As it was during the festival when Sugita broke his engagement with Mitsu, it is during the festival when Kazamori has the film’s final showdown, a gunfight with another Ainu character Oiwa. Despite being Ainu himself, Oiwa, the manager of the local fish-canning plant, refuses to hire Ainu workers. The duel results in buckshot scattering against Kazamori’s face.

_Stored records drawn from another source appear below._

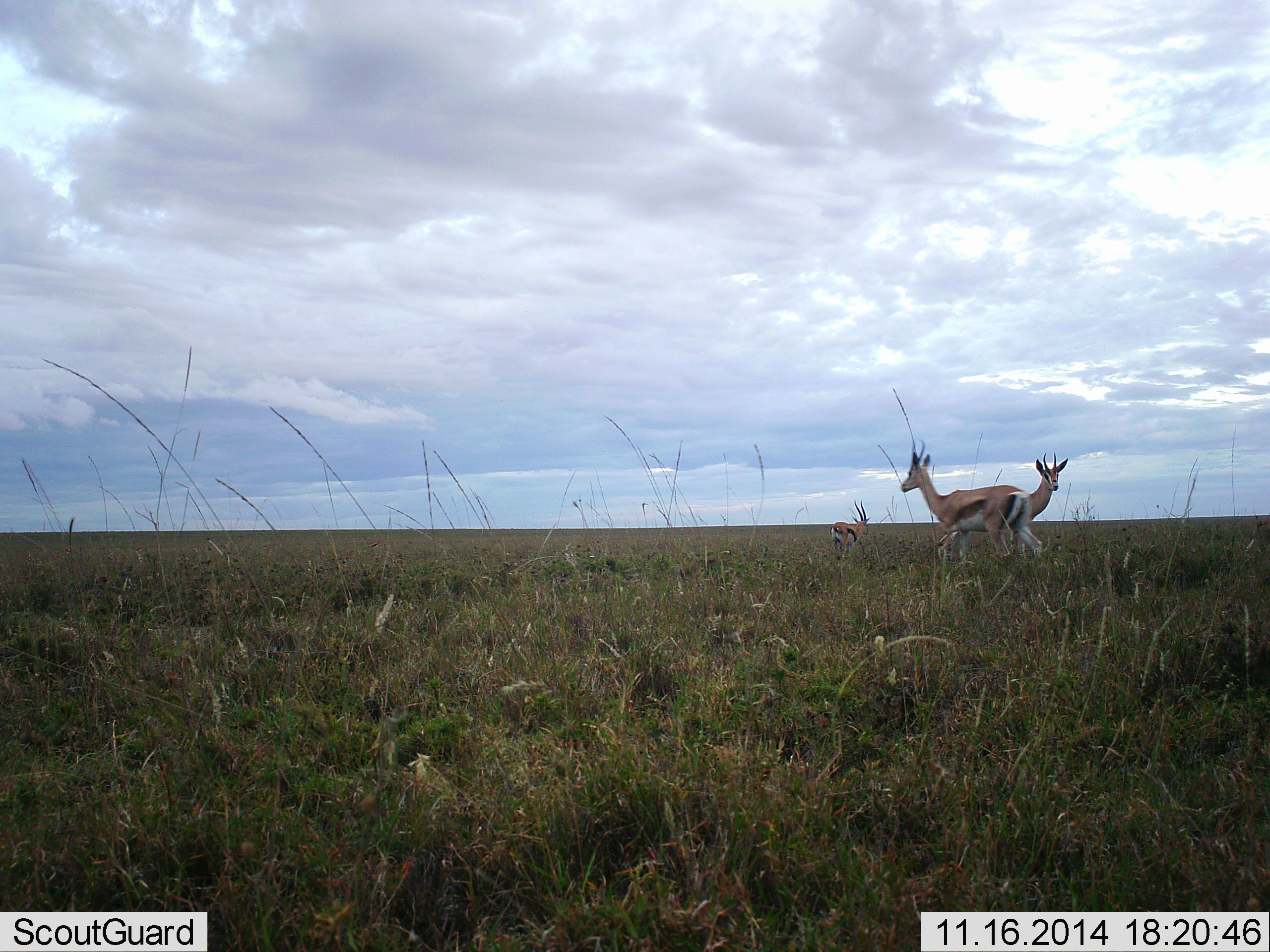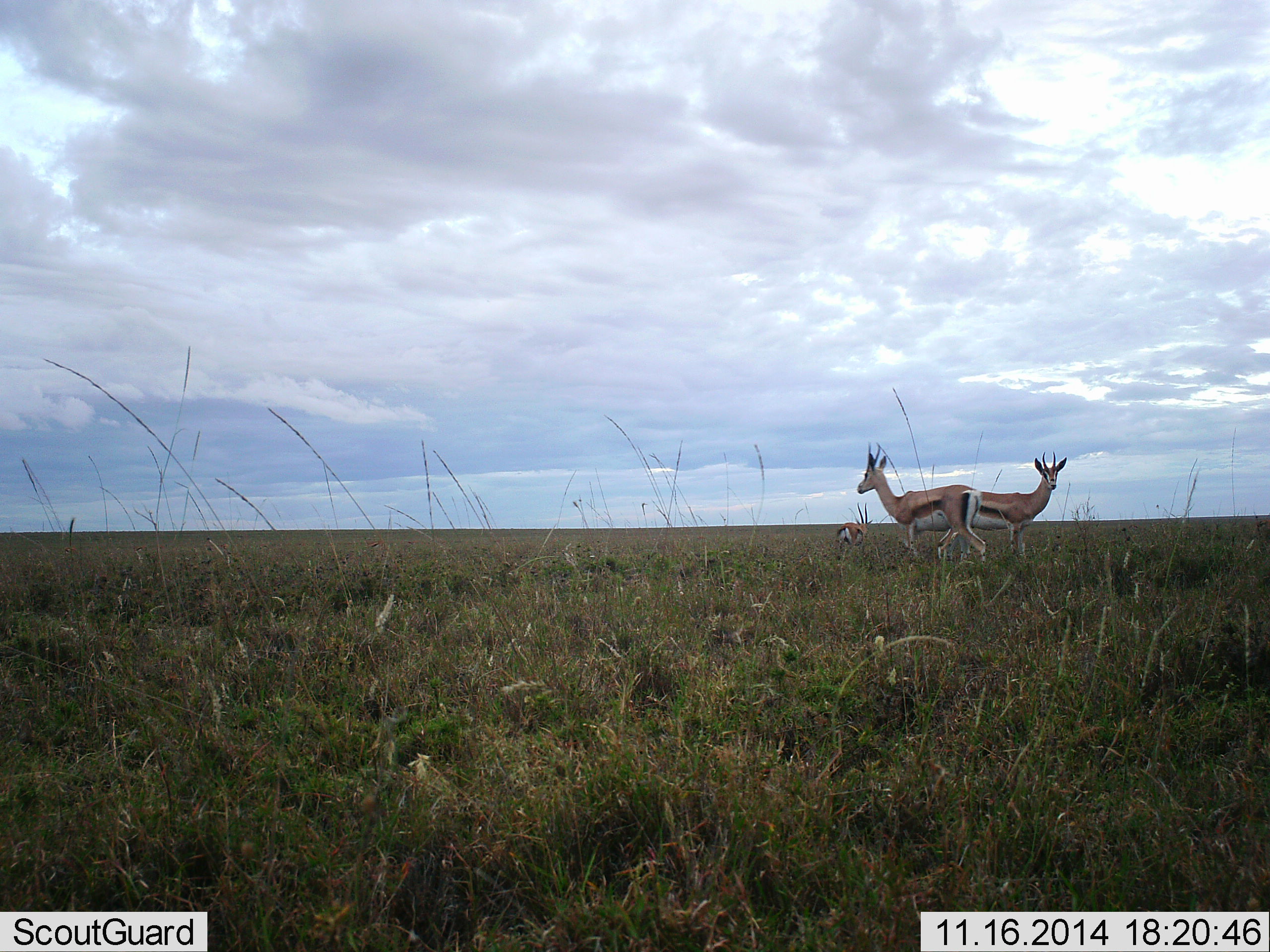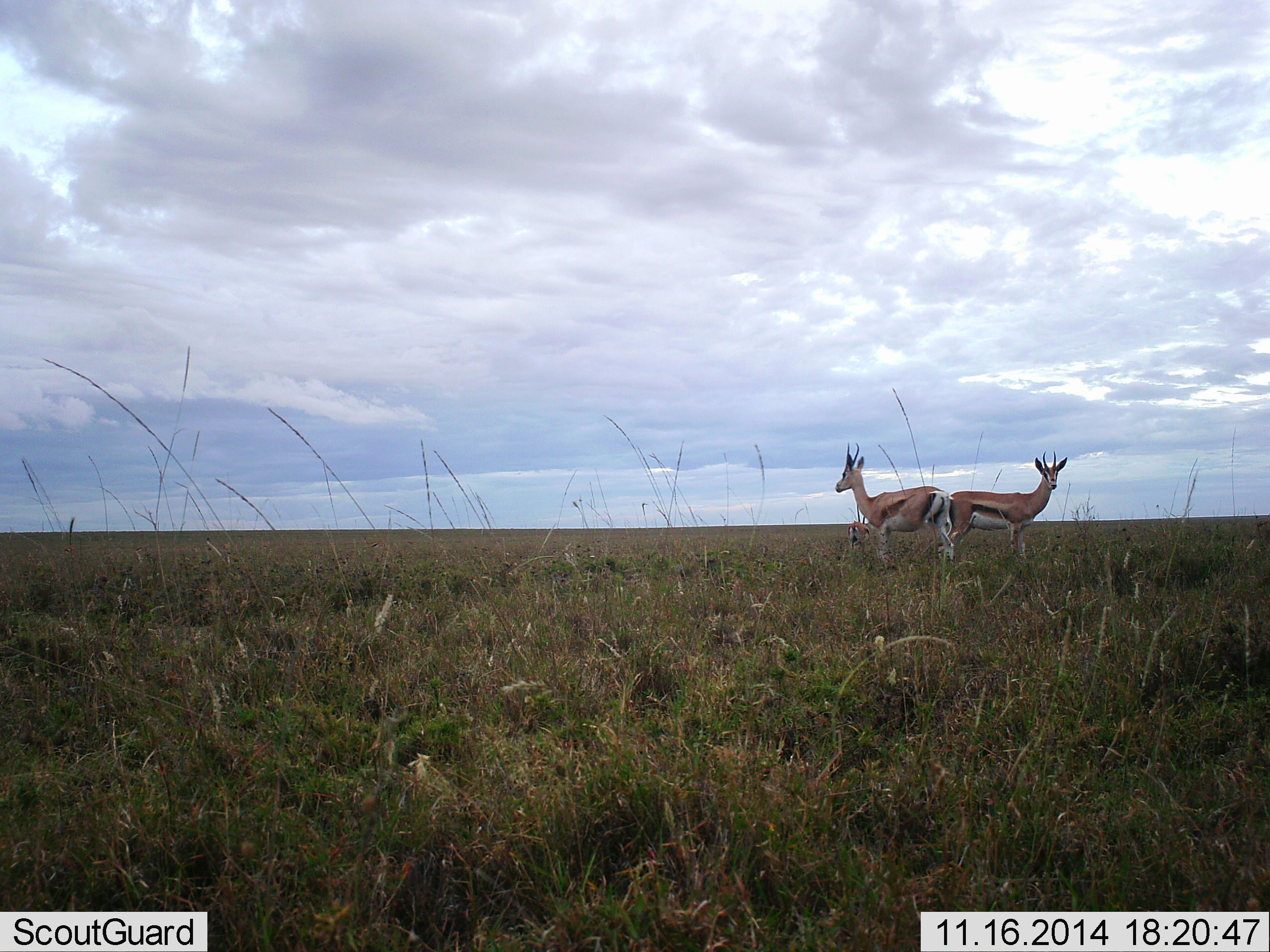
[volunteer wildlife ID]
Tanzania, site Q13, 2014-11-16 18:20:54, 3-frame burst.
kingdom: Animalia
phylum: Chordata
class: Mammalia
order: Artiodactyla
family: Bovidae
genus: Eudorcas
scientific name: Eudorcas thomsonii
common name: thomson's gazelle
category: gazellethomsons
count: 3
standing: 83%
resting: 0%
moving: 42%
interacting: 0%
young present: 0%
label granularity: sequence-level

Strikingly, shortly after it is revealed that Kazamori is actually half-wajin, his face is destroyed. The festival represents both culture and tradition, and the Ainu characters are constantly pulled away from it. Kazamori seems to have no connection to it at all. His hostility and violence all point towards preserving Ainu culture, but he himself does not engage with it. His relationship to culture is warped. Oiwa even calls their duel and his rifle a charanke, traditionally a method of debate used to resolve conflict.